- Written exercise -
Could you put the lines from the one containing "How far from" through the last line of the items into a numbered list, leaving out any blank lines?
-------- Entries --------
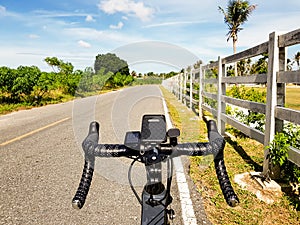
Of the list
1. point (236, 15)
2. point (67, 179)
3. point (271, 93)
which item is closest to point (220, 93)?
point (271, 93)

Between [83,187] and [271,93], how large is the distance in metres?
3.35

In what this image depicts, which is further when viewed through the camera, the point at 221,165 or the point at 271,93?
the point at 271,93

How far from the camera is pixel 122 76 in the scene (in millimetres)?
2889

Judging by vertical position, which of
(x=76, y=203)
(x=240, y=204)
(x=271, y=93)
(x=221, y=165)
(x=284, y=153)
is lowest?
--------
- Exercise solution -
1. How far from the camera is pixel 122 76 in the scene (in millimetres)?
2. 2889
3. Judging by vertical position, which of
4. (x=76, y=203)
5. (x=240, y=204)
6. (x=271, y=93)
7. (x=221, y=165)
8. (x=284, y=153)
9. is lowest?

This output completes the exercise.